▸ **To do**
- a) Translate the sentence "The two approaches produced a similar tree topology." from the text on Leg1 gene evolution below into Spanish.
- b) In the text on Leg1 gene evolution below, which gene did chromosome rearrangement in Lepisosteus oculatus move to about 10 Mb upstream of Leg1?
**** Quoted passage ****
Phylogenetic analysis of LEG1 protein sequences in representative vertebrates performed using Bayesian (A) and ML methods (B). Node credibility is shown in A, and bootstrap values are shown in B. The two approaches produced a similar tree topology. Three mammalian LEG1 clades were generated. The one with human C6orf58 homolog was named as LEG1a, and the clade with M. murinus paralog was labeled as LEG1b. The mammalian LEG1 clade grouped with other species is designated as LEG1c. The Saccoglossus kowalevskii LEG1L was used as an outgroup. The clustering results are labeled by the square brackets.

Consistent with a previous report, most of the vertebrate Leg1 genes resided within a microsynteny group between the Themis and SOGA3 genes, except for those of 2 R ray-finned fish, 3R-/4R-teleosts, Rattus norvegicus and Bovidae2. To summarize the evolutionary history of the Leg1 genes in vertebrates, molecular phylogeny in combination with synteny group analysis using the available LEG1 polypeptides was carried out. Figures 1 and 2 show that only one copy of Leg1 remains in vertebrates after 1 R and 2 R whole-genome duplication events, since Latimeria chalunmae and Lepisosteus oculatus have only one copy of the Leg1 gene. Latimeria chalunmae exhibited the same syntenic gene group found in amphibian, reptiles, birds, and mammals; however, chromosome rearrangement occurred in Lepisosteus oculatus, driving the SOGA3 gene to a location approximately 10 Mb upstream of Leg1 in the same linkage group. Additionally, among other bony fish species, only Salmoninae, Sinocyclocheilus, zebrafish (Danio rerio), Hippocampus comes, and Labrus bergylta harboured more than one copy of Leg1. Further microsyntenic analyses revealed that the Leg1 copies of the first two taxa resulted from a whole-genome duplication event yielding two copies of Leg1 genes on different chromosomes, while the other species experienced a tandem duplication event to yield an extra copy of Leg1.

Figure 2
figure 2

The genomic organization of Leg1 and neighbouring genes during vertebrate evolution. The Leg1 and neighbouring genes are represented with arrows whose direction indicates transcription orientation. The red arrows indicate the Leg1s in ray-finned fishes, cartilaginous fish, lobe-finned fish, amphibian, reptile, and bird; Leg1a/Leg1b in mammalian species. The blue arrows represent the neighbouring genes, while the green ones show either the pseudogenes or Leg1cs. The scheme is not depicted to scale, and not all of the genes in the region are shown.
**** Data shown ****
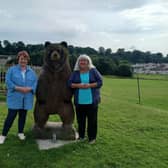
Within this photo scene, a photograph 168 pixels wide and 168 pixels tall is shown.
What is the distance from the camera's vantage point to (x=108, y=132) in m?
6.64

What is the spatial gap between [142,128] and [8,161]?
11.5ft

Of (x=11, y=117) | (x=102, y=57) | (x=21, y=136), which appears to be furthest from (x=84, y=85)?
(x=102, y=57)

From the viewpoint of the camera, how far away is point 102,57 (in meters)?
72.6

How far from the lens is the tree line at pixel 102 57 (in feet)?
81.7

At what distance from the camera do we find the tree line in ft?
81.7

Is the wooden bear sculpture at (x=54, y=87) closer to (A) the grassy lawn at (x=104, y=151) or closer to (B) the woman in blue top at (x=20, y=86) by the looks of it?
(B) the woman in blue top at (x=20, y=86)

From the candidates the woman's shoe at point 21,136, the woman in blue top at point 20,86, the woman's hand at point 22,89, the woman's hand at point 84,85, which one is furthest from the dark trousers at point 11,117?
the woman's hand at point 84,85

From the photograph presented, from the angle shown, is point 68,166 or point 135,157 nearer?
→ point 68,166

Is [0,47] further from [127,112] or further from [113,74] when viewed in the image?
[127,112]

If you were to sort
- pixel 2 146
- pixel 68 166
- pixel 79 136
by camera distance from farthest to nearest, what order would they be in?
pixel 79 136 → pixel 2 146 → pixel 68 166

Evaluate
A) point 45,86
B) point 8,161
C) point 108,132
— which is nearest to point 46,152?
point 8,161

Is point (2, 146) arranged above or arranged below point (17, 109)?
below

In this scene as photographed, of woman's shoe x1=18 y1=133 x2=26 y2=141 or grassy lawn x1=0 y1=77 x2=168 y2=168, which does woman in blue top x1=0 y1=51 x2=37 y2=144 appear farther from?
grassy lawn x1=0 y1=77 x2=168 y2=168

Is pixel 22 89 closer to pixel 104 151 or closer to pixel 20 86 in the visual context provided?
pixel 20 86
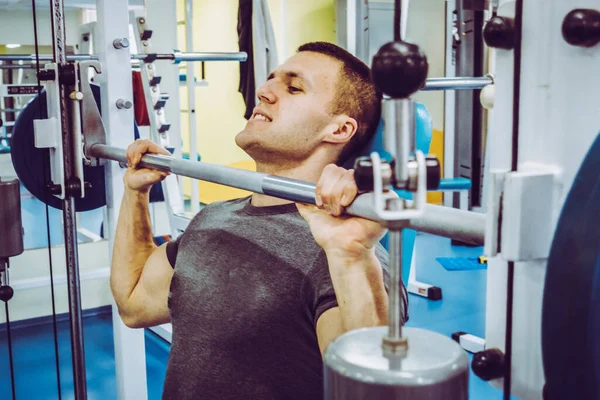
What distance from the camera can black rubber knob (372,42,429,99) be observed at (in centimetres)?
50

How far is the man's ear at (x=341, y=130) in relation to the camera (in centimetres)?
162

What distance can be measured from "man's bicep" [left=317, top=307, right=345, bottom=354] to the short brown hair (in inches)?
23.2

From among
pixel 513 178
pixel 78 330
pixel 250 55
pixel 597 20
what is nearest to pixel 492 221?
pixel 513 178

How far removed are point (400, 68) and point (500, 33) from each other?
0.19m

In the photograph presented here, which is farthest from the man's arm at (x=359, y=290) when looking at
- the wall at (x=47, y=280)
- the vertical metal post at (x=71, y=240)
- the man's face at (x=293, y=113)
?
the wall at (x=47, y=280)

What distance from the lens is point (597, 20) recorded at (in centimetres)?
55

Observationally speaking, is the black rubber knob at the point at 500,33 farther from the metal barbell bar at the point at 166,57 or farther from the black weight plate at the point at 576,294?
the metal barbell bar at the point at 166,57

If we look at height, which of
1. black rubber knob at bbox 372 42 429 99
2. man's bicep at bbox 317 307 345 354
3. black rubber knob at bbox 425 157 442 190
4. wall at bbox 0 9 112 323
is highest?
black rubber knob at bbox 372 42 429 99

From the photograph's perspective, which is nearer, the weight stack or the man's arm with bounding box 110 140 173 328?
the weight stack

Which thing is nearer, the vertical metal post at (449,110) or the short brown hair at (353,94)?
the short brown hair at (353,94)

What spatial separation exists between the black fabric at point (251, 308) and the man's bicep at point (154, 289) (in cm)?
19

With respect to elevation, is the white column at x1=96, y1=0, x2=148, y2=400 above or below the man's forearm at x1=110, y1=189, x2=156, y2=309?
above

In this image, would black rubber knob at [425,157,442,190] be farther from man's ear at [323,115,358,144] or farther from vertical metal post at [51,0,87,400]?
vertical metal post at [51,0,87,400]

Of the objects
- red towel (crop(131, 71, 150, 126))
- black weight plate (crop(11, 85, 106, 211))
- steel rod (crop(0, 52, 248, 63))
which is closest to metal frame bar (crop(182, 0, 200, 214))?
red towel (crop(131, 71, 150, 126))
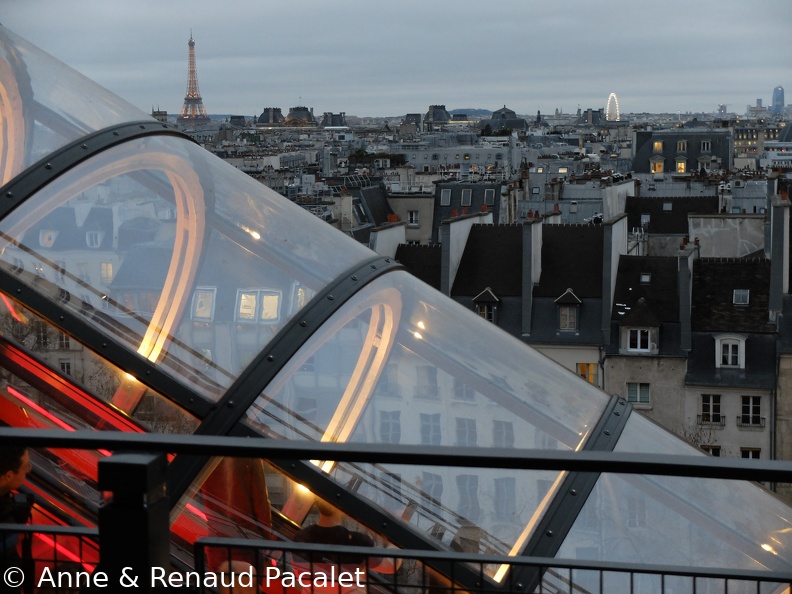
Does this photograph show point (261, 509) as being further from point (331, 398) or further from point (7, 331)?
point (7, 331)

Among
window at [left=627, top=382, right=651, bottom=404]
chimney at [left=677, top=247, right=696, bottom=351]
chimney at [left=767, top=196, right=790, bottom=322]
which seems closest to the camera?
chimney at [left=767, top=196, right=790, bottom=322]

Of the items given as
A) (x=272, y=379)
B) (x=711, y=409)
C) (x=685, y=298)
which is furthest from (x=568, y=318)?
(x=272, y=379)

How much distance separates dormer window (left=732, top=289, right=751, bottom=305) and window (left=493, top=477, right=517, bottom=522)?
751 inches

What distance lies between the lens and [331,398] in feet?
8.23

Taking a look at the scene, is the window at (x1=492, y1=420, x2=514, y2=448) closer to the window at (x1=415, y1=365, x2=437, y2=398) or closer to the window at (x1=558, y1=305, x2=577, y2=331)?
the window at (x1=415, y1=365, x2=437, y2=398)

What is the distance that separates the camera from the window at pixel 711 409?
1997cm

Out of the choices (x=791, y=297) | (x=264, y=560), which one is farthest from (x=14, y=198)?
(x=791, y=297)

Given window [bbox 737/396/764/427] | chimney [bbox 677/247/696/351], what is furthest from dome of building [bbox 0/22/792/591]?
chimney [bbox 677/247/696/351]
****
▸ **Task-by-task results**
- a) Los dos enfoques produjeron una topología de árbol similar.

- b) The SOGA3 gene.